- [SELECTED PASSAGE]:
——

Google, other Silicon Valley firms nurture app developers

They crowd the lobby of Google's Building 43 one evening a month, waiting to climb the wide stairway under a mock-up of the world's first private spacecraft, SpaceShipOne, prepared to delve deep into the Internet giant's brain.

Over the next two hours, they will get a lecture about software, along with a free, catered dinner in this sanctum sanctorum of the Web. But the 30 to 100 software programmers who regularly attend the Google Technology Users Group don't even work for Google -- at least, not directly.

"You want to build something to help people, to make money, to become famous -- for all the right reasons," said GTUG member Siamak Ashrafi, explaining his passion for software applications that allow smart-phones equipped with Google's Android operating system to become a kind of personal medical assistant.

——

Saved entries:

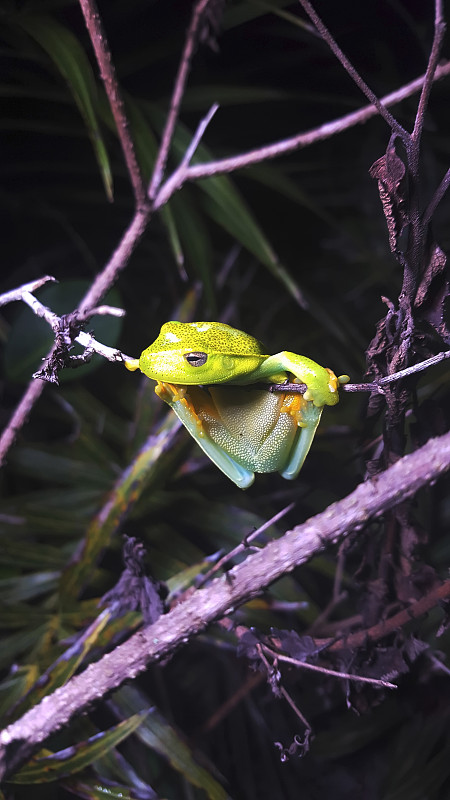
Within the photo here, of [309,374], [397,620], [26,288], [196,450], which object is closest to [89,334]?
[26,288]

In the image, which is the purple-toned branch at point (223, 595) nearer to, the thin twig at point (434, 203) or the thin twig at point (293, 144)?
the thin twig at point (434, 203)

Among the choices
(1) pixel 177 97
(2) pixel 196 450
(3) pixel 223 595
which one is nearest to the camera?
(3) pixel 223 595

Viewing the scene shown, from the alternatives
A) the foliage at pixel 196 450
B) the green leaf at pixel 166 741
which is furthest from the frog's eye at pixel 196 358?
the green leaf at pixel 166 741

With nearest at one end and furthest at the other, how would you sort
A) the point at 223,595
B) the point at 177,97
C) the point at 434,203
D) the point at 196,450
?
the point at 434,203 < the point at 223,595 < the point at 177,97 < the point at 196,450

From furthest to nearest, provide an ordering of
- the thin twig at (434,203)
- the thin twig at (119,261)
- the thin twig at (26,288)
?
the thin twig at (119,261), the thin twig at (26,288), the thin twig at (434,203)

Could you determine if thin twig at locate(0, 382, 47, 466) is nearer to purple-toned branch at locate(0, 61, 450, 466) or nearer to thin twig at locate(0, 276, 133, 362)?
purple-toned branch at locate(0, 61, 450, 466)

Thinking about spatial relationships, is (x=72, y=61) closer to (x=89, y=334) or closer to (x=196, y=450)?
(x=89, y=334)
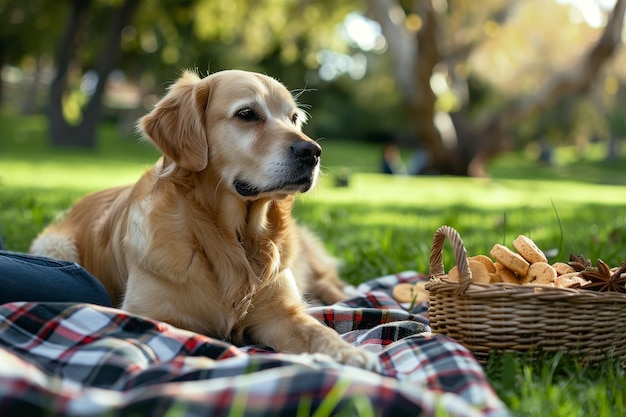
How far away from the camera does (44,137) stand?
92.9ft

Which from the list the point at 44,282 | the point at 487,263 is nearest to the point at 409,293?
the point at 487,263

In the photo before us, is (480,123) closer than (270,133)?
No

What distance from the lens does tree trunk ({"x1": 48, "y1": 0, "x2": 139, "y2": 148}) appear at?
74.1ft

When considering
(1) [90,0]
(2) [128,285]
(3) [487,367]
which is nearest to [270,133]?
(2) [128,285]

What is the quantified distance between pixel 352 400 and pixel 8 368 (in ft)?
3.14

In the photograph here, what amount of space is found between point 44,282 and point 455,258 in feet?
5.98

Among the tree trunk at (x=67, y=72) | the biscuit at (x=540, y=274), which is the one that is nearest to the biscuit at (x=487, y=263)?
the biscuit at (x=540, y=274)

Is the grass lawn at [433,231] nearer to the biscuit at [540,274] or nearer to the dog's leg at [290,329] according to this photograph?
the biscuit at [540,274]

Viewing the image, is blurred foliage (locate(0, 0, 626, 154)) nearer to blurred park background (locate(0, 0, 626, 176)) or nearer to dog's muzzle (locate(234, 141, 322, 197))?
blurred park background (locate(0, 0, 626, 176))

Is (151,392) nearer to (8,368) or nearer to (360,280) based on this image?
(8,368)

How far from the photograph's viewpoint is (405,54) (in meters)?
17.5

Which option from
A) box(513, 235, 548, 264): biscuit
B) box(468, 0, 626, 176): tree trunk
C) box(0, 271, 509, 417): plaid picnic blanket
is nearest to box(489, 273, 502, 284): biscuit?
box(513, 235, 548, 264): biscuit

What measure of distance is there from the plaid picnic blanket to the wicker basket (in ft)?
0.62

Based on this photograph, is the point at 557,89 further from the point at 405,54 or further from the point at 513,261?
the point at 513,261
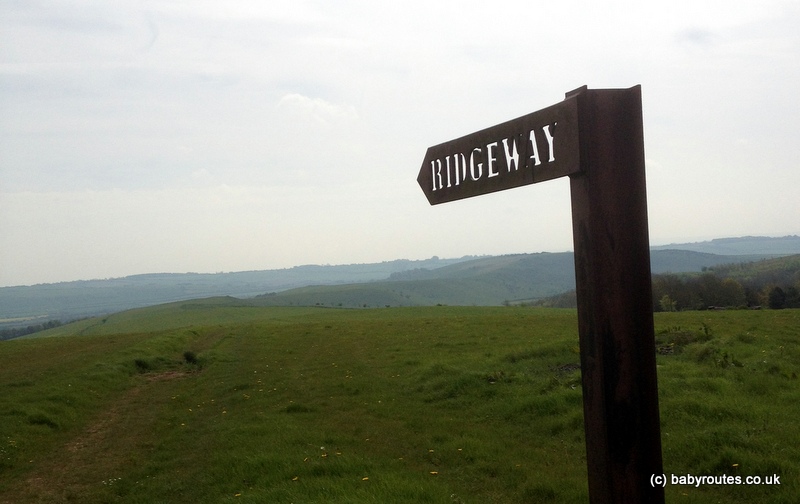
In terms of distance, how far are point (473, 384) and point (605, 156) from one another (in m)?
11.1

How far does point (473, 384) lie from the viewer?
47.2 feet

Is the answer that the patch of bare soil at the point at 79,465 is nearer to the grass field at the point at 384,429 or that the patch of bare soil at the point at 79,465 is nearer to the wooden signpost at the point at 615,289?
the grass field at the point at 384,429

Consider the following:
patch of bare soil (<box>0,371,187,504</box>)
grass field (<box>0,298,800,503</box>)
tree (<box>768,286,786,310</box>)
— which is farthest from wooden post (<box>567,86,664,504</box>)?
tree (<box>768,286,786,310</box>)

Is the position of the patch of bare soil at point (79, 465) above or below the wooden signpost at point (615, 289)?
below

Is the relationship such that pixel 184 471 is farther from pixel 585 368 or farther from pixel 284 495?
pixel 585 368

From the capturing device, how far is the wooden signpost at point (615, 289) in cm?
386

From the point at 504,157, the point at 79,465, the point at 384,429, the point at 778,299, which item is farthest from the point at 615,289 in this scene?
the point at 778,299

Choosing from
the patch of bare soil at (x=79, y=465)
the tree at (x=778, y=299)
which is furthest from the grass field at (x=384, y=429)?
the tree at (x=778, y=299)

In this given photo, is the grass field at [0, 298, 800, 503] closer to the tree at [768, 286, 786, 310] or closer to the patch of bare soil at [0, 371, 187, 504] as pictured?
the patch of bare soil at [0, 371, 187, 504]

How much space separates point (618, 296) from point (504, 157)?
1332mm

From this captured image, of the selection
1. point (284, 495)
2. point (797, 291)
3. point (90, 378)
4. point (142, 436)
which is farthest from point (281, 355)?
point (797, 291)

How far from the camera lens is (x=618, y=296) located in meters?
3.88

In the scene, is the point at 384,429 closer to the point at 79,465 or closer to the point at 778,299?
the point at 79,465

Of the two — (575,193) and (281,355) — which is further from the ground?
(575,193)
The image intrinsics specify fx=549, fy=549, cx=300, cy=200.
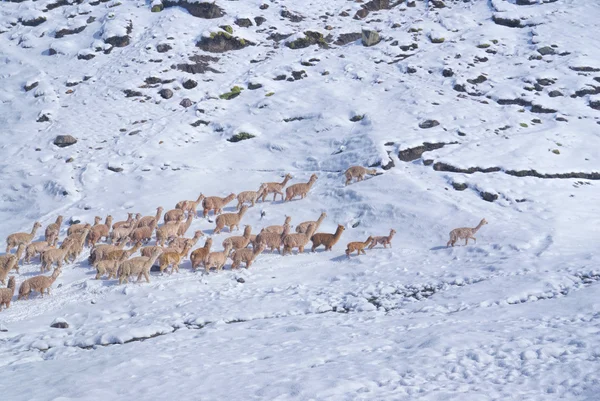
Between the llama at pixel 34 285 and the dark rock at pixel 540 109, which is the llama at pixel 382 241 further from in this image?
the dark rock at pixel 540 109

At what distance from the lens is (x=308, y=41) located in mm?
37906

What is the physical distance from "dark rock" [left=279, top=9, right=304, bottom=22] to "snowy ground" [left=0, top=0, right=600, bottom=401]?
689 millimetres

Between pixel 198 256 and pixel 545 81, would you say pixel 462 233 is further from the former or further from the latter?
pixel 545 81

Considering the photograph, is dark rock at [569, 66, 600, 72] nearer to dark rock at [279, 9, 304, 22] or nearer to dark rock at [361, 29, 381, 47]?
dark rock at [361, 29, 381, 47]

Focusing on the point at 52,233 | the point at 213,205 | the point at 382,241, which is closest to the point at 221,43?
the point at 213,205

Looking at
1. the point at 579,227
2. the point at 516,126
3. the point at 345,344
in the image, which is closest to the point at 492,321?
the point at 345,344

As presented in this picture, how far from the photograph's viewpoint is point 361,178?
22.5 m

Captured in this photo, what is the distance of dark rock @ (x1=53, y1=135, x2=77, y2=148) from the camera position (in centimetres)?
2797

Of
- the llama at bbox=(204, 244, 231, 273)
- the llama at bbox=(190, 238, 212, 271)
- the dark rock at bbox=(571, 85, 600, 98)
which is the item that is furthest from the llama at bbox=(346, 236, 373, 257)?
the dark rock at bbox=(571, 85, 600, 98)

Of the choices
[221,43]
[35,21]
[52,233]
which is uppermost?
[35,21]

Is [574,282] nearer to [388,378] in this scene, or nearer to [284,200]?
[388,378]

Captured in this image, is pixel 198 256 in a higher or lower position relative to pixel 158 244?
higher

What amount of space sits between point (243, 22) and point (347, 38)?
24.9ft

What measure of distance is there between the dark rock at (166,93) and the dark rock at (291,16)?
13.2 metres
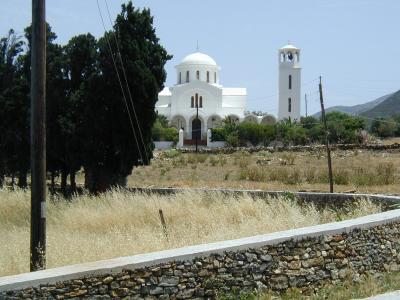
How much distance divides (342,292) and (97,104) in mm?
15038

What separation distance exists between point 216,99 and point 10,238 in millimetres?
77721

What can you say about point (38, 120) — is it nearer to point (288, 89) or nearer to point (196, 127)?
point (196, 127)

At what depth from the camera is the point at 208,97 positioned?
88.8 m

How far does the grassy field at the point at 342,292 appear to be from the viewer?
742 centimetres

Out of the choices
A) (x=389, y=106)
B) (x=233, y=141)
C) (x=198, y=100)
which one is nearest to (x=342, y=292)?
(x=233, y=141)

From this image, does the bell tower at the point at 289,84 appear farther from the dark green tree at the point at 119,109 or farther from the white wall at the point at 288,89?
the dark green tree at the point at 119,109

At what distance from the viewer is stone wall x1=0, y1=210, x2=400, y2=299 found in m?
6.28

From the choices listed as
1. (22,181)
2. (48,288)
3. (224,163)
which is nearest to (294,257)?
(48,288)

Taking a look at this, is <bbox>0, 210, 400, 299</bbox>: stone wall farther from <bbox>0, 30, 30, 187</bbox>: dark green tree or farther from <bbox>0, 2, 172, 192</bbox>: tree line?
<bbox>0, 30, 30, 187</bbox>: dark green tree

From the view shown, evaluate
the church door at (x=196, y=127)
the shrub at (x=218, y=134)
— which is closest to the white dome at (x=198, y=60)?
the church door at (x=196, y=127)

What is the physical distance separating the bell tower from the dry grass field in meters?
76.9

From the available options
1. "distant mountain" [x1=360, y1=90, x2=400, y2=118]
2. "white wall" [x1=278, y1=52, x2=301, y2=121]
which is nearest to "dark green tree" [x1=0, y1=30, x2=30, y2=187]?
"white wall" [x1=278, y1=52, x2=301, y2=121]

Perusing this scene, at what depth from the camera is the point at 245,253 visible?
7473mm

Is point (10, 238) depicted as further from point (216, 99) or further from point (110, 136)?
point (216, 99)
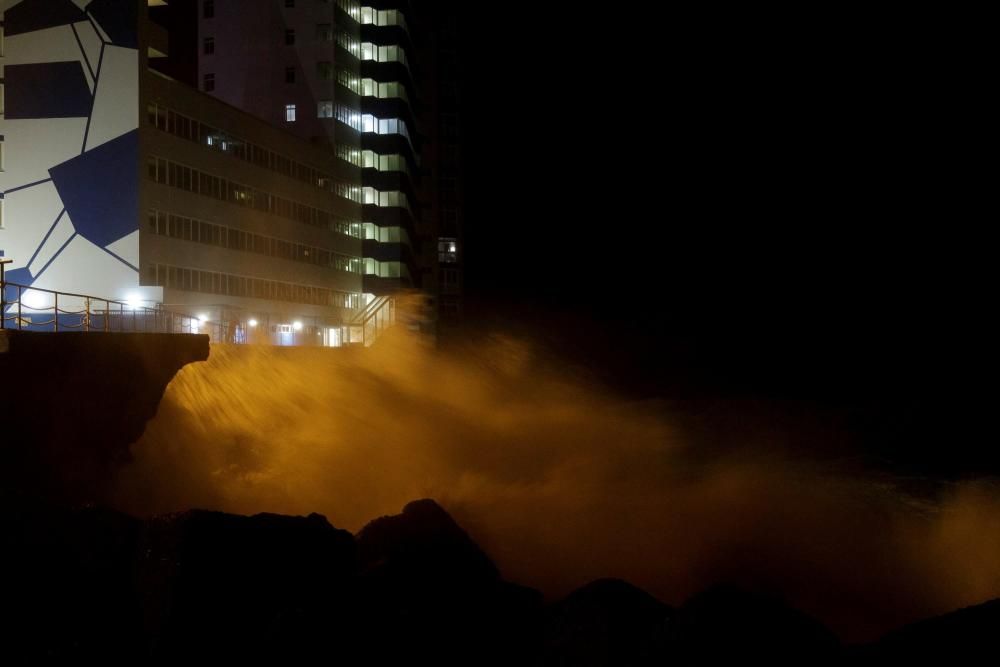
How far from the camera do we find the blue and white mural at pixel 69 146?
40.6 metres

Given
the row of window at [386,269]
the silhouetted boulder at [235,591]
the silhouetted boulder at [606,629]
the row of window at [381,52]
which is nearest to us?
the silhouetted boulder at [606,629]

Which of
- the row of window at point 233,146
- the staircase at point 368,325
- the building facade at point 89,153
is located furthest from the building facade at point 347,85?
A: the building facade at point 89,153

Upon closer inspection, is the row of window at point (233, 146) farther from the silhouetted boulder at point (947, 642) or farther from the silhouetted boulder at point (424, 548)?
the silhouetted boulder at point (947, 642)

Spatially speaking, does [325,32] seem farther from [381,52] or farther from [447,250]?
[447,250]

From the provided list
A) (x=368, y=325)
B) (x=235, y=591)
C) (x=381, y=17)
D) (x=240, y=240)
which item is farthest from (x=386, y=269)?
(x=235, y=591)

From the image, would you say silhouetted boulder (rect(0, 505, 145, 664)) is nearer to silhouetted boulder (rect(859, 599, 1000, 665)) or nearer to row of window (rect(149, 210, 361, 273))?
silhouetted boulder (rect(859, 599, 1000, 665))

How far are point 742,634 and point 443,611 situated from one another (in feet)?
10.5

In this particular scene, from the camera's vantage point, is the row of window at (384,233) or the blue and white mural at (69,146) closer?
the blue and white mural at (69,146)

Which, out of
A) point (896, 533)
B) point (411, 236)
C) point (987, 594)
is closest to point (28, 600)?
point (987, 594)

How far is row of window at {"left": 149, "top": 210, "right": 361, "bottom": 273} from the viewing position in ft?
142

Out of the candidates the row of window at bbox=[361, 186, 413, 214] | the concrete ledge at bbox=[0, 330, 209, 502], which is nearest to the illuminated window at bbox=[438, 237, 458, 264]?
the row of window at bbox=[361, 186, 413, 214]

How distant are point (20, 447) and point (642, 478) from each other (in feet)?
50.6

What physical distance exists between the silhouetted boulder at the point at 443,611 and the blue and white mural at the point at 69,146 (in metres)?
34.1

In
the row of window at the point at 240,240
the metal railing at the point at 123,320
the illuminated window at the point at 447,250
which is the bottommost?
the metal railing at the point at 123,320
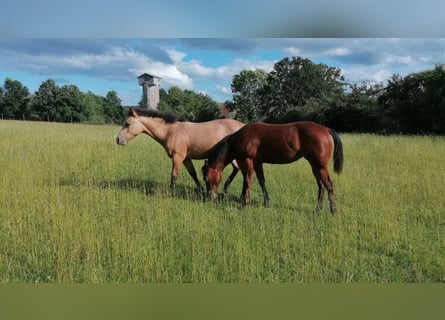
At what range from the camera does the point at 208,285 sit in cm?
318

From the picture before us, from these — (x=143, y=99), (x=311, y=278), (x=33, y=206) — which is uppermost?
(x=143, y=99)

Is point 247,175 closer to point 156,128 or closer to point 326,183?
point 326,183

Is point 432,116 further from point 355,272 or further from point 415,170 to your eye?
point 355,272

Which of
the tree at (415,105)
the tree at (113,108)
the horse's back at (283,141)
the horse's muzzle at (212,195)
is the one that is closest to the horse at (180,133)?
the tree at (113,108)

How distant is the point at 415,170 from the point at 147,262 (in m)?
5.70

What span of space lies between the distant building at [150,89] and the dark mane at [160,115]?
0.34 feet

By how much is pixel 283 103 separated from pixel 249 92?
0.75 m

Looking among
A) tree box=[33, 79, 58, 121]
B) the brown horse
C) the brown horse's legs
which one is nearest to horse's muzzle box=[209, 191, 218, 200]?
the brown horse

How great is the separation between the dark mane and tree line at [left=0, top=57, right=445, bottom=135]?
0.10 metres

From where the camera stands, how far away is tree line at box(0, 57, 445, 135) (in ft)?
16.2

——

- [HOW TO COMPLETE THIS TASK]: Edit the stretch of the Google developers article from "Google, other Silicon" through "personal medical assistant.", putting "atrium" in place of "lobby".

- [ANSWER BELOW]:
Google, other Silicon Valley firms nurture app developers

They crowd the atrium of Google's Building 43 one evening a month, waiting to climb the wide stairway under a mock-up of the world's first private spacecraft, SpaceShipOne, prepared to delve deep into the Internet giant's brain.

Over the next two hours, they will get a lecture about software, along with a free, catered dinner in this sanctum sanctorum of the Web. But the 30 to 100 software programmers who regularly attend the Google Technology Users Group don't even work for Google -- at least, not directly.

"You want to build something to help people, to make money, to become famous -- for all the right reasons," said GTUG member Siamak Ashrafi, explaining his passion for software applications that allow smart-phones equipped with Google's Android operating system to become a kind of personal medical assistant.